[Spatial reasoning question data]
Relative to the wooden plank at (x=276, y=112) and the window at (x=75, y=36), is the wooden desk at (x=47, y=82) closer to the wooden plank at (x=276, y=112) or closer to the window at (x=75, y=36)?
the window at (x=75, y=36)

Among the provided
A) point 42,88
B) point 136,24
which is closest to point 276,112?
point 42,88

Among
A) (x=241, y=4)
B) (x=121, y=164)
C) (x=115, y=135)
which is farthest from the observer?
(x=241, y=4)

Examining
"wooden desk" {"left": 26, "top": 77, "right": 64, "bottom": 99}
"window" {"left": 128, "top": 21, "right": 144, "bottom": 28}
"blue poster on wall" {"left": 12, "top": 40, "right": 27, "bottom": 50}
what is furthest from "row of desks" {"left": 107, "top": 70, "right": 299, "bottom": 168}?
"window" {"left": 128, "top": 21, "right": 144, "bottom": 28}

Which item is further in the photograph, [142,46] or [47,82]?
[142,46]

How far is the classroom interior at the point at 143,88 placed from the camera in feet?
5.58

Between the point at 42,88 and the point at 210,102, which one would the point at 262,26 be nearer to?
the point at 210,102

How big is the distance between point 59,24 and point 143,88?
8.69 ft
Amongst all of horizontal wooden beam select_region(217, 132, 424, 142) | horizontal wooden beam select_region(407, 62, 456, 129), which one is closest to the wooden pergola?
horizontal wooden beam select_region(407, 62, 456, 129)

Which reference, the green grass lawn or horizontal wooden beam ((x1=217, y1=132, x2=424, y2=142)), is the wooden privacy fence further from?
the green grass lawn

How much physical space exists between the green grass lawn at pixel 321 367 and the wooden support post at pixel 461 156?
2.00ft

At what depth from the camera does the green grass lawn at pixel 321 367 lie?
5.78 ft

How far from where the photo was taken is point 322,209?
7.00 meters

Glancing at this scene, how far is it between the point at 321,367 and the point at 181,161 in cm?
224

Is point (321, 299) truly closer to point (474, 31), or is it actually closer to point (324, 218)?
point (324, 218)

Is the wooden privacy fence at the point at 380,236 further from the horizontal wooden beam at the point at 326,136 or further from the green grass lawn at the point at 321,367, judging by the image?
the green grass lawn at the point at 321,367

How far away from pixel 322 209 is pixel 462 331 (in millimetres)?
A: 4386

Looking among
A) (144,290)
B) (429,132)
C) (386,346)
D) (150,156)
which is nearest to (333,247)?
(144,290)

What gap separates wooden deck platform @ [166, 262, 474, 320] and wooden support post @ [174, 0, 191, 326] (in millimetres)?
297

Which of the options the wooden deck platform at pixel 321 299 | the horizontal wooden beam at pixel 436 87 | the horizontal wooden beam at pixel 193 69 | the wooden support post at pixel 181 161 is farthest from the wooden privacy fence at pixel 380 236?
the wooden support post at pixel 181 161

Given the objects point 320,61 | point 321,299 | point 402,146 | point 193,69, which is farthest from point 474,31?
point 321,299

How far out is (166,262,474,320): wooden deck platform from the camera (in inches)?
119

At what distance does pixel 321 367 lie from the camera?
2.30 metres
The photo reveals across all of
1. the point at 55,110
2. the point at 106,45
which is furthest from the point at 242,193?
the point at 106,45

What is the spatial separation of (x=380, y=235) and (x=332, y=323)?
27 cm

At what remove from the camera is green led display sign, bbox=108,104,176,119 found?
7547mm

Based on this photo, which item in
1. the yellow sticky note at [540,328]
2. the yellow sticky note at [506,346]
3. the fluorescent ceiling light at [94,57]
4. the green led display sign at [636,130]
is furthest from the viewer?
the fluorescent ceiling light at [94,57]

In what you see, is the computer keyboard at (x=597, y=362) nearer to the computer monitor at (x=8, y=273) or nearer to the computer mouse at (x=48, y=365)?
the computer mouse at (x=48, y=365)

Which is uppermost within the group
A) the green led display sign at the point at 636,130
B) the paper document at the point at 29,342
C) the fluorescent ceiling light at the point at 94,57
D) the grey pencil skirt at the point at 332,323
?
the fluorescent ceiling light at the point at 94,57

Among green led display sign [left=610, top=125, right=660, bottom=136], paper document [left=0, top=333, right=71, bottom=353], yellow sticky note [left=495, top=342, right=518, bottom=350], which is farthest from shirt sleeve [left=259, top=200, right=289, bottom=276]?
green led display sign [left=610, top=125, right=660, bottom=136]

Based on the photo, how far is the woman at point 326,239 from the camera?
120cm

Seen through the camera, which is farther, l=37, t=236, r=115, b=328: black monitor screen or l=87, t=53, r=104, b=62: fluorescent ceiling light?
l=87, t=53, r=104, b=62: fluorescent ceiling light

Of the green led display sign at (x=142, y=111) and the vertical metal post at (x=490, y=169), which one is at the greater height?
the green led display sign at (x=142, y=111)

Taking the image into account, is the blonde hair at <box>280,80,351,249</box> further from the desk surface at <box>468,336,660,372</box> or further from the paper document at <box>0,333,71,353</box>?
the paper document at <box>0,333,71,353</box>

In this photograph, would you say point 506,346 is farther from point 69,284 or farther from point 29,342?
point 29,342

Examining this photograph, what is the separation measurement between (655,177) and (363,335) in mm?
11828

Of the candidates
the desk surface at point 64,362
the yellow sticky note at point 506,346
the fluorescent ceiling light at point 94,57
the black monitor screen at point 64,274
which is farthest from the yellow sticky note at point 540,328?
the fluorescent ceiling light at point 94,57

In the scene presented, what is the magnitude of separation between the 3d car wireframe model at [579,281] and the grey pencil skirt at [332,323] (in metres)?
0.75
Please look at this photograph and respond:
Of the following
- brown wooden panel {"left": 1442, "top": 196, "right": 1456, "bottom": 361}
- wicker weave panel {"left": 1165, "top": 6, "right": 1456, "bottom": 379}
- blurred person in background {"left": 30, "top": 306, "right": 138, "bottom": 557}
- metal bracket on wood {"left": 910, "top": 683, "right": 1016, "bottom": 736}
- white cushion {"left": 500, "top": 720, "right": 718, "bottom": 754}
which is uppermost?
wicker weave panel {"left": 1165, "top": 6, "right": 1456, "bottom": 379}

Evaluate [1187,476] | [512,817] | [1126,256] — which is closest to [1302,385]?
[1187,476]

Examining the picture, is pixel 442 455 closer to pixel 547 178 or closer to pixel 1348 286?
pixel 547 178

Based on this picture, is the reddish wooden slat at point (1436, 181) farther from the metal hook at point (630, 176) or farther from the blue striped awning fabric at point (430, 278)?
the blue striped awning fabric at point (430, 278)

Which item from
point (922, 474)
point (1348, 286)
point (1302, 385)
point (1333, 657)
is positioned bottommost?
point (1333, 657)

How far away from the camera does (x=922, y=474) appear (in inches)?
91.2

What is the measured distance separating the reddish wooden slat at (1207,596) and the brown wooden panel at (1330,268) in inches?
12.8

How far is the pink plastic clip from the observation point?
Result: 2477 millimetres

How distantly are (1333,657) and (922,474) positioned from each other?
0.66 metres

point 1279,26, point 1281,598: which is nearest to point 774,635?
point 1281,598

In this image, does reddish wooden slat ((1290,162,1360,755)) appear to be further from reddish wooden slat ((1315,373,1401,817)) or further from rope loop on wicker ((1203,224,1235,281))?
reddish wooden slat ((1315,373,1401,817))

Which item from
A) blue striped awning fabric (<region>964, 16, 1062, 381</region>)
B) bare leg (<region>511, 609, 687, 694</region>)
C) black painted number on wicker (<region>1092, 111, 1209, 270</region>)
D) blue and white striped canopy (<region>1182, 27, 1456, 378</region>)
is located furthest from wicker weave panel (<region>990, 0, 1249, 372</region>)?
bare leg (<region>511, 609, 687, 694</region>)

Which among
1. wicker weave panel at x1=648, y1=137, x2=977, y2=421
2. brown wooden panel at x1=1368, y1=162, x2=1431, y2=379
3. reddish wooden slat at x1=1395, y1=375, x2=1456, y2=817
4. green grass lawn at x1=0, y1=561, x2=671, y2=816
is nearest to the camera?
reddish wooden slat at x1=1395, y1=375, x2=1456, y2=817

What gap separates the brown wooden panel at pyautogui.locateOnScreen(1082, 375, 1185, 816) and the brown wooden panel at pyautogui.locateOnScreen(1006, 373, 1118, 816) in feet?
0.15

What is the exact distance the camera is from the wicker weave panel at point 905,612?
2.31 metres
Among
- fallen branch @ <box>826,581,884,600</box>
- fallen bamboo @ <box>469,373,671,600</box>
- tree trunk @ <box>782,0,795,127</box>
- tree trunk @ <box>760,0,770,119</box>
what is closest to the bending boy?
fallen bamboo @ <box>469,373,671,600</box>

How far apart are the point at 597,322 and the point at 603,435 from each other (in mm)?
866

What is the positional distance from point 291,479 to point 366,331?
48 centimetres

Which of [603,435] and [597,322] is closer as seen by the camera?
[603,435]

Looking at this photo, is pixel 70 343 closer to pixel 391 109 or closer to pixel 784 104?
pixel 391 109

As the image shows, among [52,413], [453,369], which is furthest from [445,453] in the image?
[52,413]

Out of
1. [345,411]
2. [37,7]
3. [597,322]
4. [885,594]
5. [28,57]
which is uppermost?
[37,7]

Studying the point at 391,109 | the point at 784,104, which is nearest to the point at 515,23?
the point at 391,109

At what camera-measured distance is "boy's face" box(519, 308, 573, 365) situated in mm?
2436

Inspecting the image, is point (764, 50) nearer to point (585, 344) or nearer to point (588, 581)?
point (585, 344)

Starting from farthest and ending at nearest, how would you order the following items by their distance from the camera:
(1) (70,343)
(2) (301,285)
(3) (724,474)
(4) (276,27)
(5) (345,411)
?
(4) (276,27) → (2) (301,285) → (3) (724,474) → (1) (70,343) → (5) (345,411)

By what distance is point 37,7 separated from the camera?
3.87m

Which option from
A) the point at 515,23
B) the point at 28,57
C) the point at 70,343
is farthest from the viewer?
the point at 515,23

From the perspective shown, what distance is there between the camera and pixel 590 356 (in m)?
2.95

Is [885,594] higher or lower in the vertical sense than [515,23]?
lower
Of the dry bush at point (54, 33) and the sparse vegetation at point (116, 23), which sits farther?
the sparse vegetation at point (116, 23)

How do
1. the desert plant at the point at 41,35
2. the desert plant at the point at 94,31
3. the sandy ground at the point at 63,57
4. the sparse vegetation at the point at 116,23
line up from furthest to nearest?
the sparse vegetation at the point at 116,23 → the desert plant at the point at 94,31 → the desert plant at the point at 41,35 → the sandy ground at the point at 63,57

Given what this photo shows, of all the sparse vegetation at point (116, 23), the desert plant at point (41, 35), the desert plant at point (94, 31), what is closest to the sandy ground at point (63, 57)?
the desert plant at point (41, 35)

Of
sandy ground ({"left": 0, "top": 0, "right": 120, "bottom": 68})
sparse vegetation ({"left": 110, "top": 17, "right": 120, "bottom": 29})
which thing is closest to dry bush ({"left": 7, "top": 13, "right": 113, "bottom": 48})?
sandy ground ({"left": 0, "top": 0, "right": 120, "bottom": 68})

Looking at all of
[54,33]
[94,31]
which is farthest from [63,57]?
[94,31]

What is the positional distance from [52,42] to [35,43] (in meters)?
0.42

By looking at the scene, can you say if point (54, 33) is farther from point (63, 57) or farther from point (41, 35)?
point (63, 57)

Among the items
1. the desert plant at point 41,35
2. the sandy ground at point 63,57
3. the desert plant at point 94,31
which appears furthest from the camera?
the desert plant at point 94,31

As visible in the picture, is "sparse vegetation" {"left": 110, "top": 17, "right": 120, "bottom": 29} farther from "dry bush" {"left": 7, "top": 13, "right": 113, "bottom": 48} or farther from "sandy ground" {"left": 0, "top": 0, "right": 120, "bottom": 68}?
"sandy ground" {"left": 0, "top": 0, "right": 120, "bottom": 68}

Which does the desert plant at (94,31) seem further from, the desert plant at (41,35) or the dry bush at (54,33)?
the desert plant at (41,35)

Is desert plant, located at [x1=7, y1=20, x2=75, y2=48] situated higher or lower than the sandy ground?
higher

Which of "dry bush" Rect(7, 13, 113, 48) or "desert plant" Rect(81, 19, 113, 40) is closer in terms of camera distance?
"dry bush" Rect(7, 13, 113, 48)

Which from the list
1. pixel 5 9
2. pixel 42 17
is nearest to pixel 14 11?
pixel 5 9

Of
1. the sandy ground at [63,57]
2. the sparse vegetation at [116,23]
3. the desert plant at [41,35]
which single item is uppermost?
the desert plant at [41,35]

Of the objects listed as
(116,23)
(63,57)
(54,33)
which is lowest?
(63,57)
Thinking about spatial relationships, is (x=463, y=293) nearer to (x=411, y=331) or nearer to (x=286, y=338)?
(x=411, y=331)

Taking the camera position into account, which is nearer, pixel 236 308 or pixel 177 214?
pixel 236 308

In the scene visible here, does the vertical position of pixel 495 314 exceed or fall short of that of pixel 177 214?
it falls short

(Written instruction) Reproduce the lines word for word, starting at the one holding "Looking at all of" and ending at the final line of the material above.

(Complete response)
Looking at all of
[54,33]
[94,31]
which is farthest from [63,57]?
[94,31]

What is the positional distance from [52,42] to [35,43] (in meters)?
0.42

By looking at the scene, can you say if point (54, 33) is farther from point (63, 57) or farther from point (41, 35)?
point (63, 57)

Among the items
1. the desert plant at point 41,35
2. the sandy ground at point 63,57
3. the desert plant at point 94,31
which appears furthest from the camera?
the desert plant at point 94,31

As visible in the picture, is "sparse vegetation" {"left": 110, "top": 17, "right": 120, "bottom": 29} farther from "dry bush" {"left": 7, "top": 13, "right": 113, "bottom": 48} or farther from "sandy ground" {"left": 0, "top": 0, "right": 120, "bottom": 68}?
"sandy ground" {"left": 0, "top": 0, "right": 120, "bottom": 68}

Which does the desert plant at (94,31) seem further from, the desert plant at (41,35) or the dry bush at (54,33)?
the desert plant at (41,35)

Is desert plant, located at [x1=7, y1=20, x2=75, y2=48] situated higher or lower than the sandy ground?
higher

Which of "dry bush" Rect(7, 13, 113, 48) or "desert plant" Rect(81, 19, 113, 40) is closer in terms of camera distance?
"dry bush" Rect(7, 13, 113, 48)

Which from the list
1. pixel 5 9
2. pixel 42 17
is nearest to pixel 14 11?
pixel 5 9

Of
1. the sandy ground at [63,57]
2. the sparse vegetation at [116,23]
3. the desert plant at [41,35]
which single item is uppermost?
the desert plant at [41,35]

Of the objects listed as
(116,23)
(63,57)
(54,33)
which is lowest?
(63,57)
Thinking about spatial relationships, is (x=463, y=293) nearer to (x=411, y=331) or nearer to (x=286, y=338)?
(x=411, y=331)

Taking the camera position into account, which is nearer, pixel 236 308 or pixel 177 214?
pixel 236 308

In the scene visible here, does the vertical position of pixel 495 314 exceed or fall short of that of pixel 177 214?
it falls short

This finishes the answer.